Task — The answer must reproduce the listing exactly, with every picture left out.

Given information —
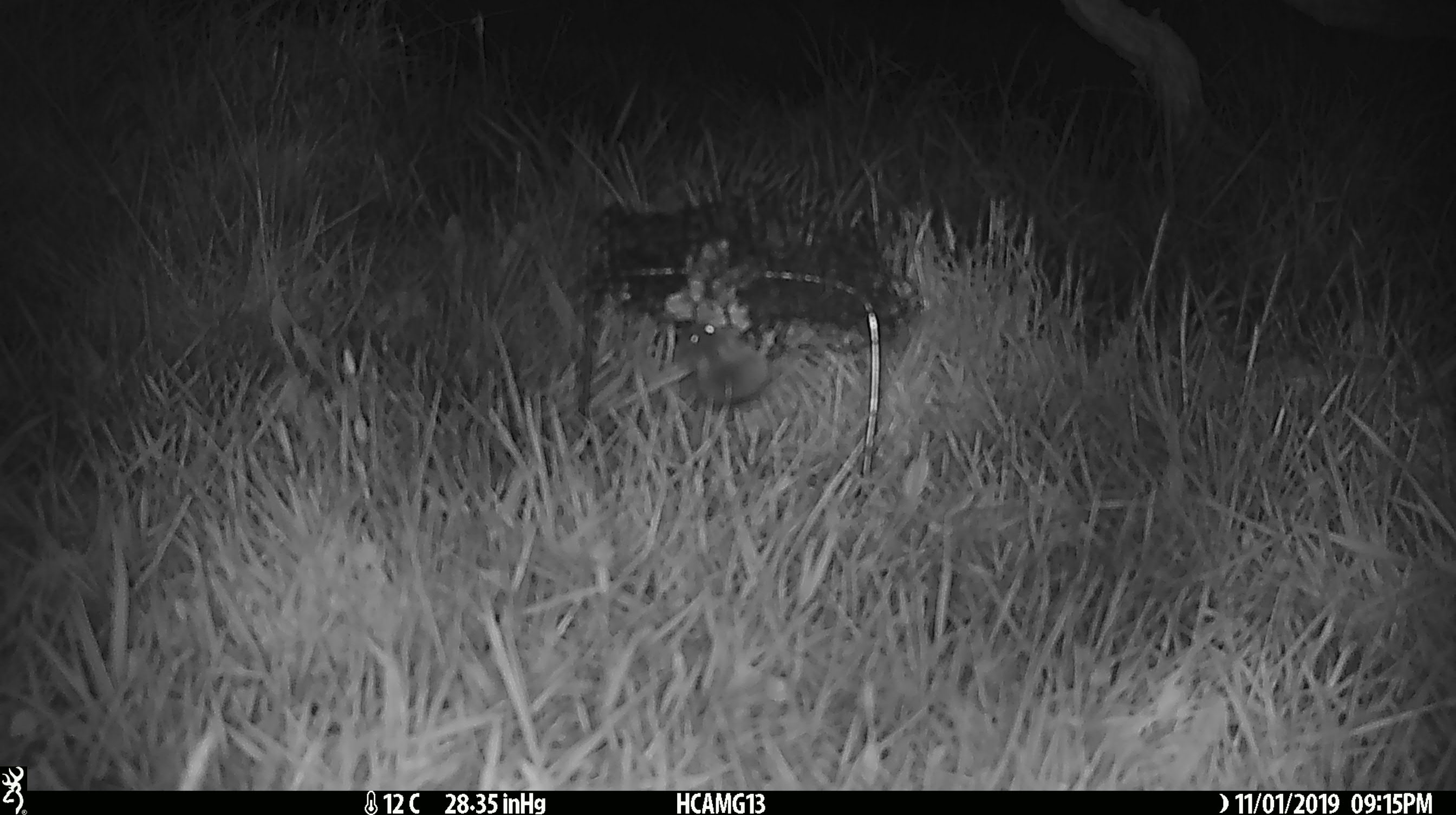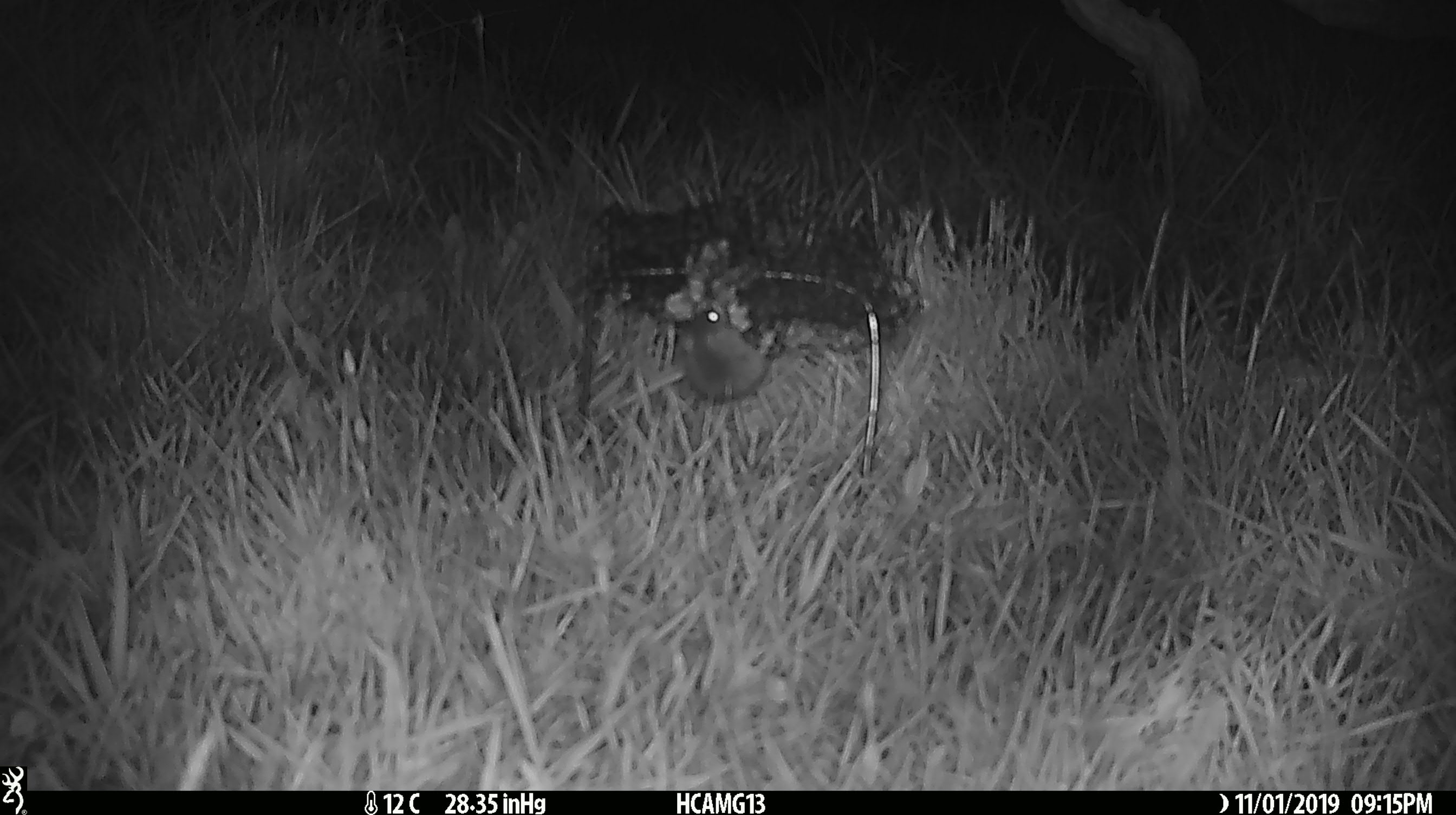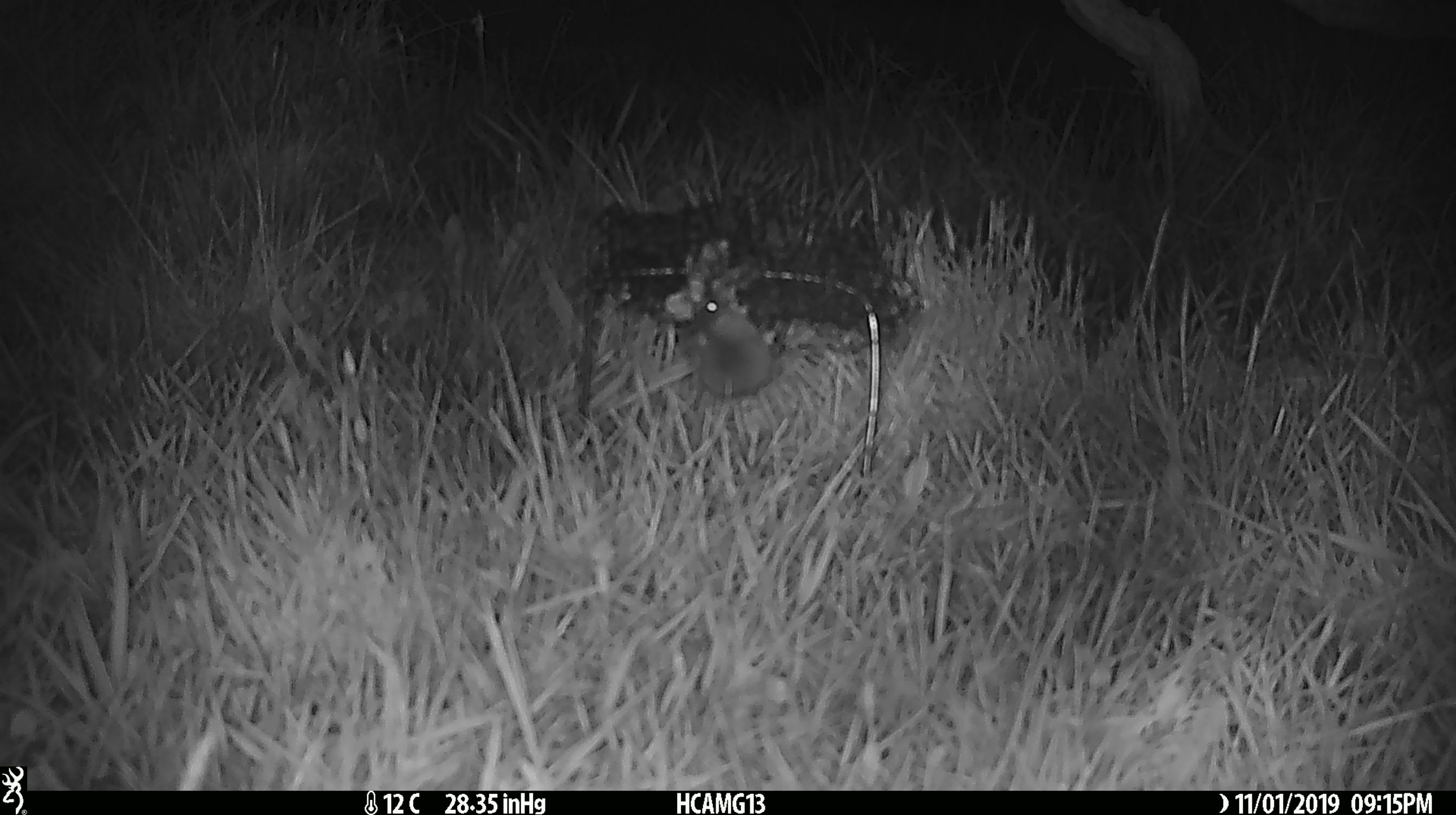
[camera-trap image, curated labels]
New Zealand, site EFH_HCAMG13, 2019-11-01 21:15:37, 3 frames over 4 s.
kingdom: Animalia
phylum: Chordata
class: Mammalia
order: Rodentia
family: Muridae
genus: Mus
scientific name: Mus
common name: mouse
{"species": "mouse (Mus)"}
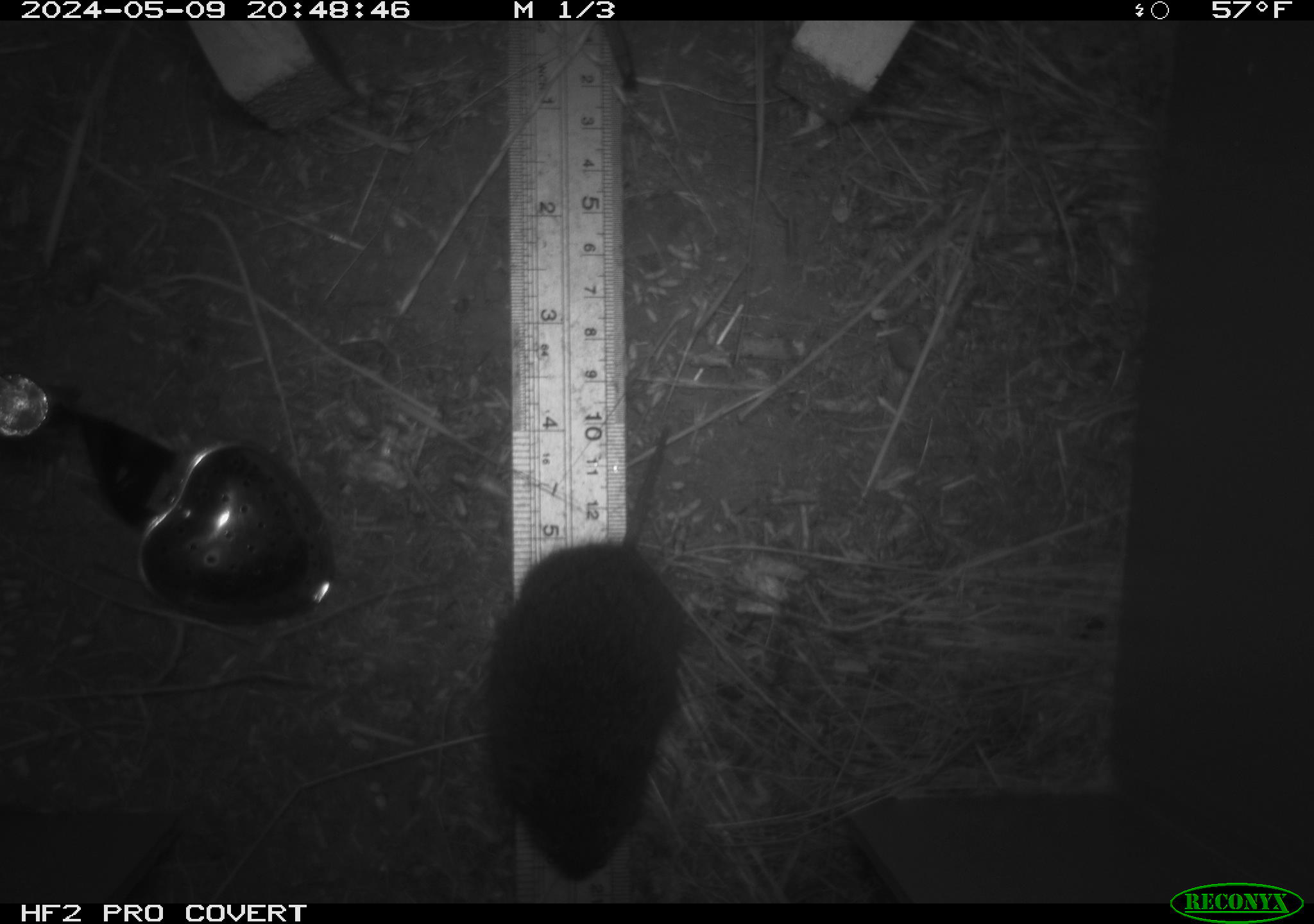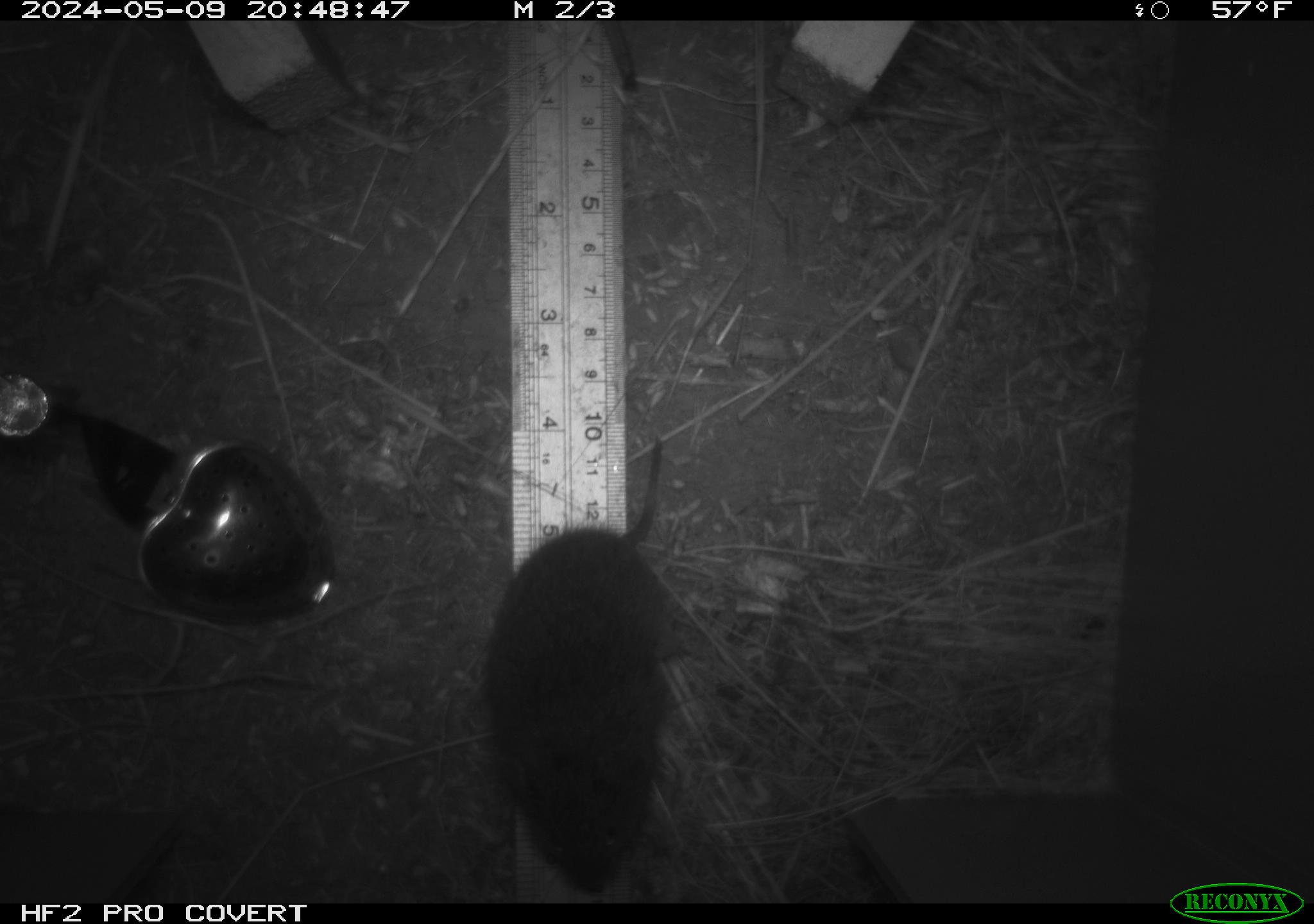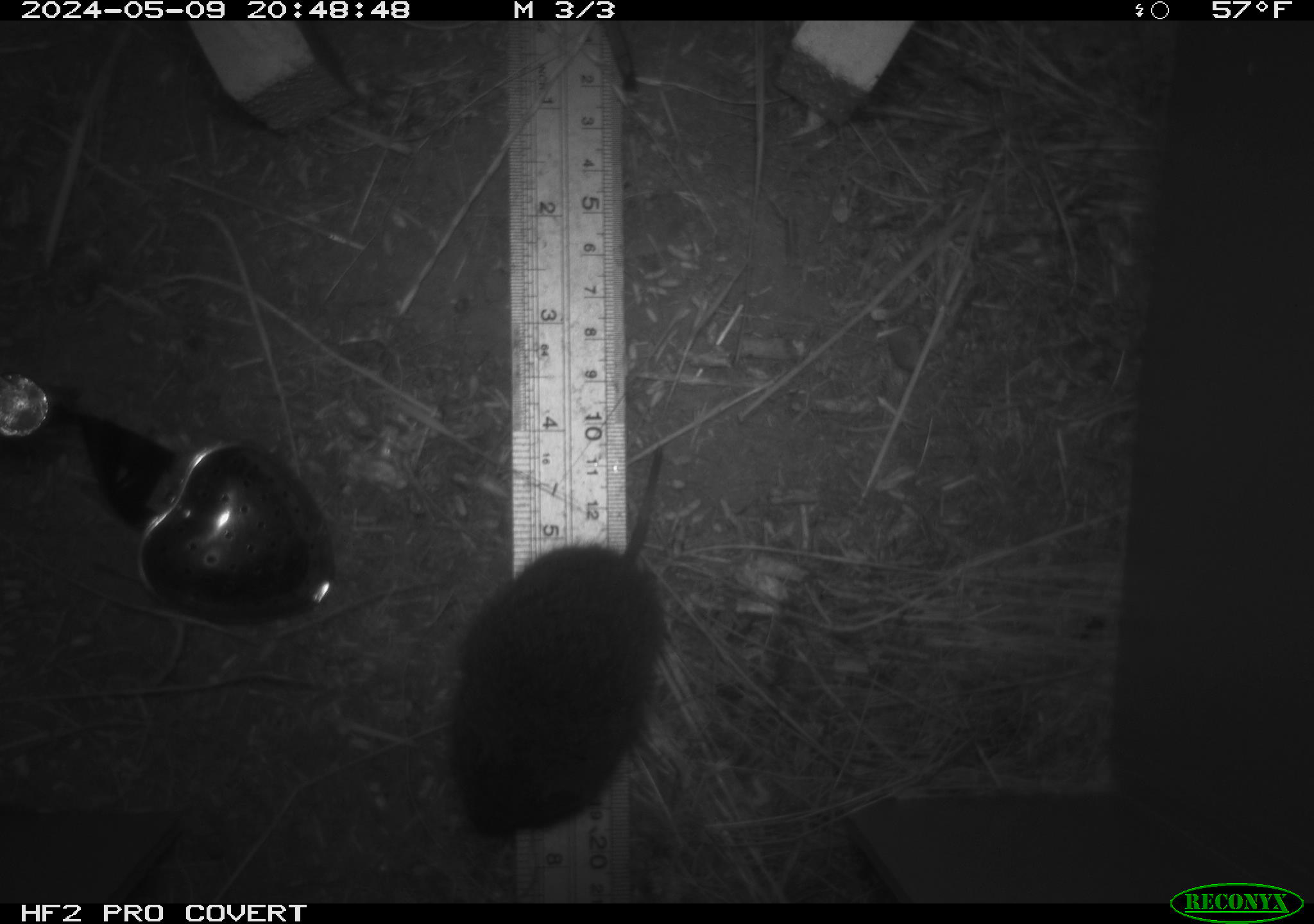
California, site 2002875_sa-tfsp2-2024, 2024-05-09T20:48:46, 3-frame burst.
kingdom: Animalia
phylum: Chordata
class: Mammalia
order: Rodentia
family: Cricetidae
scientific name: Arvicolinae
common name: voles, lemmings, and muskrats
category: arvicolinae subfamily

Exercise response —
[camera-trap image, curated labels]
New Zealand, site EFH_HCAMG13, 2019-11-01 21:15:37, 3 frames over 4 s.
kingdom: Animalia
phylum: Chordata
class: Mammalia
order: Rodentia
family: Muridae
genus: Mus
scientific name: Mus
common name: mouse
{"species": "mouse (Mus)"}
California, site 2002875_sa-tfsp2-2024, 2024-05-09T20:48:46, 3-frame burst.
kingdom: Animalia
phylum: Chordata
class: Mammalia
order: Rodentia
family: Cricetidae
scientific name: Arvicolinae
common name: voles, lemmings, and muskrats
category: arvicolinae subfamily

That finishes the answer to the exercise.